**What you need to do**
Reproduce the following records line for line, leaving out the pictures.

════════

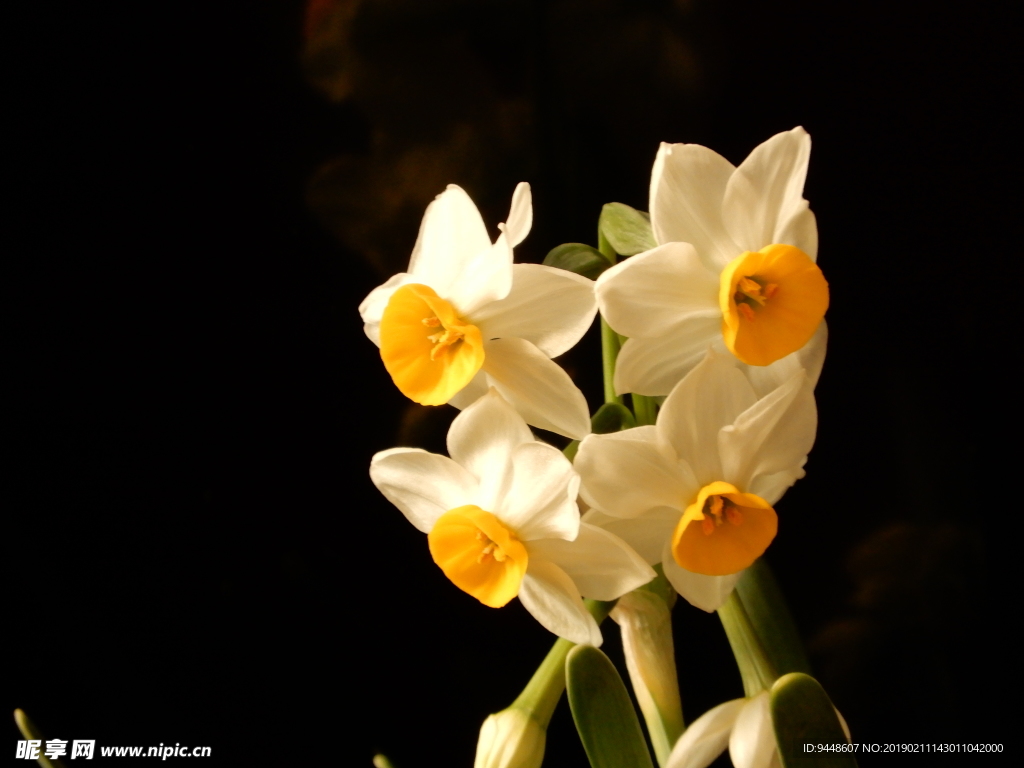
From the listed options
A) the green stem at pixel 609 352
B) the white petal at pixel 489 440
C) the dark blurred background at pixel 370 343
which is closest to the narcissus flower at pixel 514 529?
the white petal at pixel 489 440

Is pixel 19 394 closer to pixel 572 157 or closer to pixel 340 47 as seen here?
pixel 340 47

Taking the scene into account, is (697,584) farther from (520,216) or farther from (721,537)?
(520,216)

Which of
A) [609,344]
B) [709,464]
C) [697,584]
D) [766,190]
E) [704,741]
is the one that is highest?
[766,190]

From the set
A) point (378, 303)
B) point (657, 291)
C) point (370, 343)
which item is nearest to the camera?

════════

**Solution to this task**
From the listed options
A) the green stem at pixel 609 352
B) the white petal at pixel 489 440
C) the dark blurred background at pixel 370 343
which is closest to the narcissus flower at pixel 514 529?
the white petal at pixel 489 440

Is pixel 19 394 closer to pixel 572 157 or closer to pixel 340 47 as seen here?
pixel 340 47

Taking the scene into account, is (697,584) farther from (520,216) or farther from (721,537)?
(520,216)

Which of
A) [609,344]
B) [709,464]
C) [697,584]
D) [766,190]
E) [704,741]
is the one that is highest?
[766,190]

From the set
A) point (378, 303)
B) point (657, 291)
C) point (370, 343)
which item is nearest to the camera?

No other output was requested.